As of December 31, 2011, Pfizer and its affiliated companies had settled, or entered into definitive agreements or
agreements-in-principle to settle, approximately 52% of the hormone-replacement therapy actions pending against us and our
affiliated companies. We have recorded aggregate charges with respect to those actions, as well as with respect to the actions that
have resulted in verdicts against us or our affiliated companies, of $336 million in 2011 and $300 million in prior years. In addition,
we have recorded a charge of $359 million in 2011 that provides for the minimum expected costs to resolve all remaining hormone-
replacement therapy actions against Pfizer and its affiliated companies, consistent with our current ability to quantify such future
costs. The $359 million charge is an estimate and, while we cannot reasonably estimate the range of reasonably possible loss in
excess of the amount accrued for these contingencies given the uncertainties inherent in this product liability litigation, as described
below, additional charges may be required in the future.
Most of the unresolved actions against Pfizer and/or its affiliated companies have been outstanding for more than five years and
could take many more years to resolve. However, opportunistic settlements could occur at any time. The litigation process is time-
consuming, as every hormone-replacement action being litigated involves contested issues of medical causation and knowledge of
risk.
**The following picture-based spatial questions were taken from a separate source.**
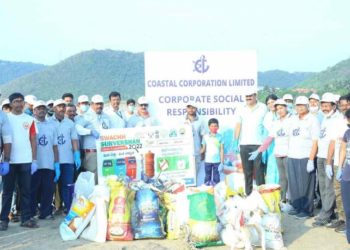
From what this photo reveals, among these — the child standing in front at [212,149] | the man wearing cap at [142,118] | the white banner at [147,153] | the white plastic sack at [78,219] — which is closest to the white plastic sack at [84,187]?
the white plastic sack at [78,219]

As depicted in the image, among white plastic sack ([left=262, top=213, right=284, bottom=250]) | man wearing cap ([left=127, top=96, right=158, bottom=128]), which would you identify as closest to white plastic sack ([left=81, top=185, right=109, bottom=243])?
white plastic sack ([left=262, top=213, right=284, bottom=250])

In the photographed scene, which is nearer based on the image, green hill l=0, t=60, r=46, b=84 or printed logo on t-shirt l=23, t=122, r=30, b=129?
printed logo on t-shirt l=23, t=122, r=30, b=129

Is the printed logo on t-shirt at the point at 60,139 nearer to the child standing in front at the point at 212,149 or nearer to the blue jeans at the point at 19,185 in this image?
the blue jeans at the point at 19,185

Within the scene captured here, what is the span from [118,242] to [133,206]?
0.41 meters

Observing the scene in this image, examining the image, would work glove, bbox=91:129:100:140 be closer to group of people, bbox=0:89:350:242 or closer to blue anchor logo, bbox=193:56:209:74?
group of people, bbox=0:89:350:242

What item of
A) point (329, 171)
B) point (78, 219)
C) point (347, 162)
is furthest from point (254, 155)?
point (78, 219)

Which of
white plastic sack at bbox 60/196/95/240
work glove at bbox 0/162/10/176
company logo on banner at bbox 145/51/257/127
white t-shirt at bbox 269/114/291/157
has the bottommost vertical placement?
white plastic sack at bbox 60/196/95/240

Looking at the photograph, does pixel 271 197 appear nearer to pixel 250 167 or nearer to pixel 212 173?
pixel 250 167

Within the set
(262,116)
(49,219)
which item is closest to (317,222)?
(262,116)

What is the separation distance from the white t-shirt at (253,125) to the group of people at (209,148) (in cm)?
1

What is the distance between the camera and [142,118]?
24.2ft

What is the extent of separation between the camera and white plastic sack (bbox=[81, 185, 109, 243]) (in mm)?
5230

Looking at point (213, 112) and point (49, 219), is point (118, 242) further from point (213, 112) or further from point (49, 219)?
point (213, 112)

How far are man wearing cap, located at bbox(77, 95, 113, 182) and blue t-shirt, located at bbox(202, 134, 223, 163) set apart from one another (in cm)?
154
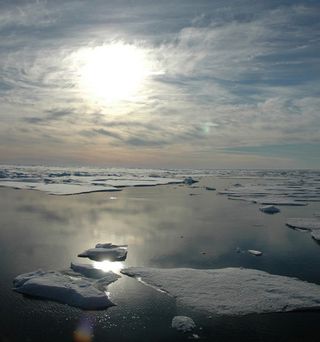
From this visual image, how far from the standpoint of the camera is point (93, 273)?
37.5 feet

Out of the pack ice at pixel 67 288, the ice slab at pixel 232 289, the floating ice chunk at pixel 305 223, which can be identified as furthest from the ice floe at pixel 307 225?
the pack ice at pixel 67 288

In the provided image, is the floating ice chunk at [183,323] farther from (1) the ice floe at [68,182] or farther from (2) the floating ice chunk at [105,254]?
(1) the ice floe at [68,182]

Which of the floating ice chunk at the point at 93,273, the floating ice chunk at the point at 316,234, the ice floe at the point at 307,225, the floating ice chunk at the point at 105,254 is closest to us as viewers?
the floating ice chunk at the point at 93,273

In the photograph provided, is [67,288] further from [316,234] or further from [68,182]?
[68,182]

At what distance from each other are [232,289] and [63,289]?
468cm

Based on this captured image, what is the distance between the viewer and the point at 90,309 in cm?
921

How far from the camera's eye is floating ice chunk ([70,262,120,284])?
11.2 meters

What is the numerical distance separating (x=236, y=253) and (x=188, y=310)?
5.67m

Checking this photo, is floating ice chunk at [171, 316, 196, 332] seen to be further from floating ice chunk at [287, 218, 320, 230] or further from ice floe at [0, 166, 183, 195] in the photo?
ice floe at [0, 166, 183, 195]

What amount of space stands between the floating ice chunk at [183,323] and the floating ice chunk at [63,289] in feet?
6.16

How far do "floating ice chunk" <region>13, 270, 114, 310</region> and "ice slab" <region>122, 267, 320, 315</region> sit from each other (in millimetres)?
1752

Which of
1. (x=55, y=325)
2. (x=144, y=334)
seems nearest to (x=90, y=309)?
(x=55, y=325)

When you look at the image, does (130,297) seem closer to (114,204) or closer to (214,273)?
(214,273)

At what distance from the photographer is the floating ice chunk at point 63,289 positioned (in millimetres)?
9383
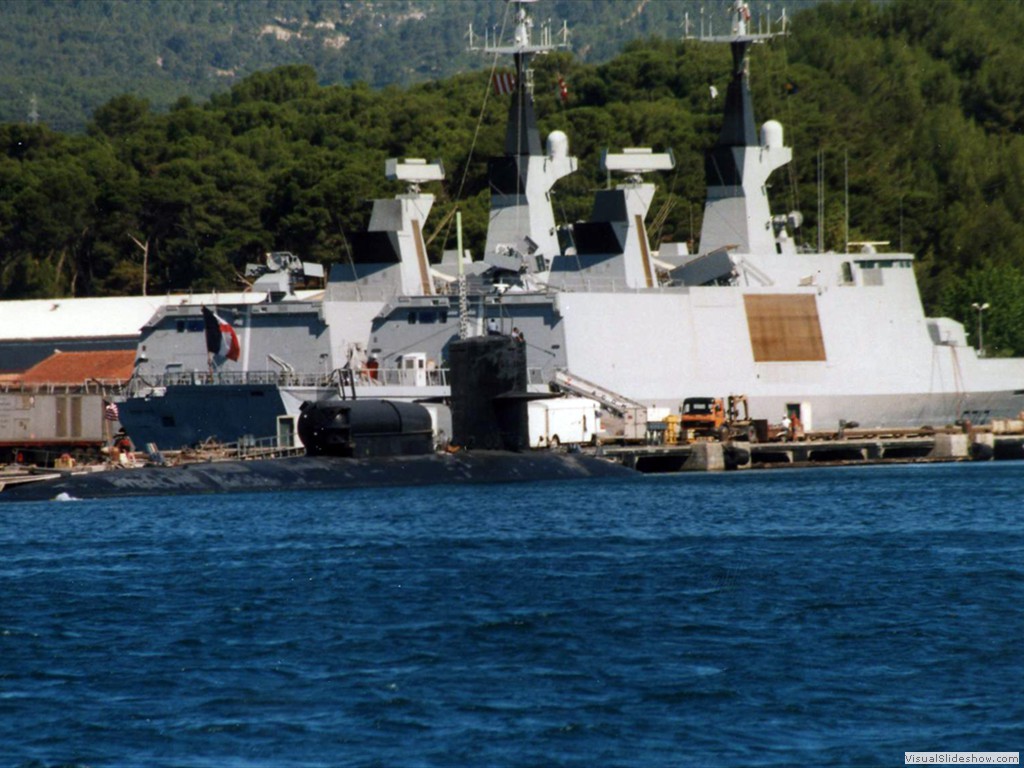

Even though the vast majority of hormone-replacement therapy actions concern breast cancer, the underlying facts (e.g.,
medical causation, family history, reliance on warnings, physician/patient interaction, analysis of labels, actual provable injury and
other critical factors) can differ significantly from action to action, and the process of discovery has not yet begun for a majority of the
unresolved actions. Our ability to estimate the range of possible loss in excess of amounts accrued is complicated by these factors.
In addition, the hormone-replacement therapy litigation involves fundamental issues of science and medicine that often are uncertain
and continue to evolve. Key scientific court rulings may have a significant impact on the litigation as a whole. An integral part of the
litigation process involves understanding the evolving science, as well as seeking key scientific rulings. Equally important, the
discovery process is lengthy and complex and has not yet begun for a majority of the unresolved actions. Therefore, we may not
have sufficient information to determine the percentage of unresolved actions that could be impacted by scientific developments
and/or key scientific rulings. Our ability to estimate the range of possible loss in excess of amounts accrued is complicated by these
fundamental issues of science and medicine, because we do not know how the science may evolve, how the courts will rule on key
motions or which unresolved actions will be impacted by these scientific matters.